Le procès de ces attaques ayant visé la rédaction de Charlie Hebdo, une policière municipale et le supermarché Hyper Cacher, qui avaient fait 17 morts et sidéré en France et à l'étranger, pourrait avoir lieu en 2020 devant une cour spéciale uniquement composée de magistrats.
Ce serait le premier à se tenir pour un attentat commis en France depuis le procès en 2017 des tueries perpétrées par le jeune jihadiste Mohamed Merah cinq ans plus tôt.
Le 7 janvier 2015, les frères Chérif et Saïd Kouachi, des islamistes radicaux, avaient tué 12 personnes dans l'attaque du journal satirique Charlie Hebdo avant de prendre la fuite.
Le lendemain, Amédy Coulibaly avait tué une policière municipale à Montrouge (Hauts-de-Seine).

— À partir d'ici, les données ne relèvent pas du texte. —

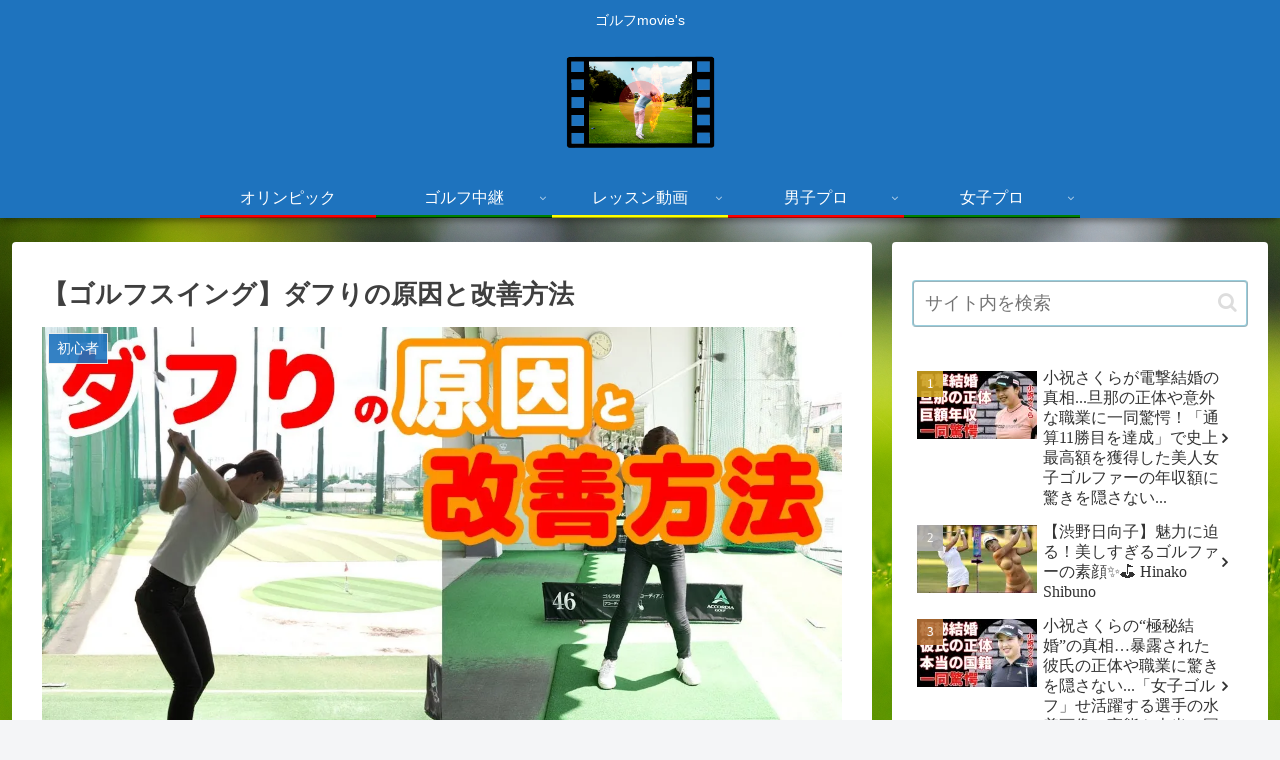

--- FILE ---
content_type: text/html; charset=utf-8
request_url: https://www.google.com/recaptcha/api2/aframe
body_size: 267
content:
<!DOCTYPE HTML><html><head><meta http-equiv="content-type" content="text/html; charset=UTF-8"></head><body><script nonce="PWPqCMDy9Qq1tcq9ccbHRA">/** Anti-fraud and anti-abuse applications only. See google.com/recaptcha */ try{var clients={'sodar':'https://pagead2.googlesyndication.com/pagead/sodar?'};window.addEventListener("message",function(a){try{if(a.source===window.parent){var b=JSON.parse(a.data);var c=clients[b['id']];if(c){var d=document.createElement('img');d.src=c+b['params']+'&rc='+(localStorage.getItem("rc::a")?sessionStorage.getItem("rc::b"):"");window.document.body.appendChild(d);sessionStorage.setItem("rc::e",parseInt(sessionStorage.getItem("rc::e")||0)+1);localStorage.setItem("rc::h",'1768373999017');}}}catch(b){}});window.parent.postMessage("_grecaptcha_ready", "*");}catch(b){}</script></body></html>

Le 9 janvier, il avait ensuite tué quatre hommes, tous juifs, lors de la prise d'otages du magasin Hyper Cacher, dans l'Est parisien.
Il était mort sur place dans un assaut policier; les frères Kouachi avaient été abattus peu avant dans une imprimerie de Dammartin-en-Goële (Seine-et-Marne) où ils s'étaient retranchés. Cette issue mit un terme aux premiers attentats d'une vague jihadiste en France qui a fait au total 251 morts.
Sur les 14 accusés, qui peuvent encore faire appel de l'ordonnance signée jeudi par les juges, onze sont déjà aux mains de la justice française et trois sont visés par un mandat d'arrêt.
Les trois accusés visés par un mandat d'arrêt sont Hayat Boumedienne, compagne de Coulibaly, et les deux frères Belhoucine, partis quelques jours avant les attaques pour la zone irako-syrienne. Les deux hommes sont présumés morts.
Les magistrats du pôle antiterroriste du tribunal de Paris ont par ailleurs ordonné une disjonction pour poursuivre les investigations sur les soutiens des frères Kouachi, notamment au Yemen.
L'attaque jihadiste visant l'hebdomadaire satirique Charlie Hebdo a en effet été revendiquée du Yemen par Al-Qaïda dans la péninsule arabique (Aqpa), dont un cadre, Peter Cherif, a été arrêté le 16 décembre à Djibouti.
Ce proche des frères Kouachi, via la filière jihadiste des Buttes-Chaumont, a été remis dans la foulée à la France, où il a été mis en examen et est incarcéré.
"Il n'est pas exclu que celui des frères Kouachi s'étant rendu au Yemen en 2011 ait pu rencontrer sur place Peter Cherif", écrivent les juges Nathalie Poux, David de Pas et Emmanuelle Robinson dans cette ordonnance de 271 pages.
Un "complice" présumé sur le banc
Les juges retiennent les charges les plus lourdes contre l'aîné des frères Belhoucine, Mohamed, et contre Ali Riza Polat, un proche de Coulibaly pour sa part en détention en France.
Ils ordonnent leur procès pour "complicités des crimes" commis par les trois terroristes.
Mais seul Ali Riza Polat, 33 ans, sera vraisemblablement sur le banc des accusés. Son nom est inconnu du grand public, mais cet homme proche de Coulibaly, en détention depuis quatre ans, est mis en cause pour son rôle central dans les préparatifs des attentats, en particulier la fourniture de l'arsenal utilisé par le trio terroriste.
Ce Franco-Turc, qui s'était radicalisé en 2014, aurait en particulier effectué un transport d'armes de la ville belge de Charleroi vers Paris six mois avant les attentats et récupéré la moto utilisée par Coulibaly lors de l'assassinat d'une jeune policière à Montrouge.
"Il connaissait et partageait l'adhésion des auteurs principaux à l'idéologie du jihad armé et à l'organisation terroriste +État Islamique+", écrivent les juges, estimant qu'il avait "eu connaissance préalable de la nature terroriste des projets criminels en préparation".
Mohamed Belhoucine est, lui, soupçonné d'avoir apporté un soutien logistique et idéologique. Les enquêteurs ont établi qu'il est l'auteur du serment d'allégeance au groupe État islamique (EI) lu par Coulibaly dans une vidéo de revendication, et qu'il a pu jouer le rôle d'intermédiaire avec un commanditaire.
Trois autres suspects, qui avaient été mis en examen et un temps incarcéré, bénéficient pour leur part d'un non-lieu.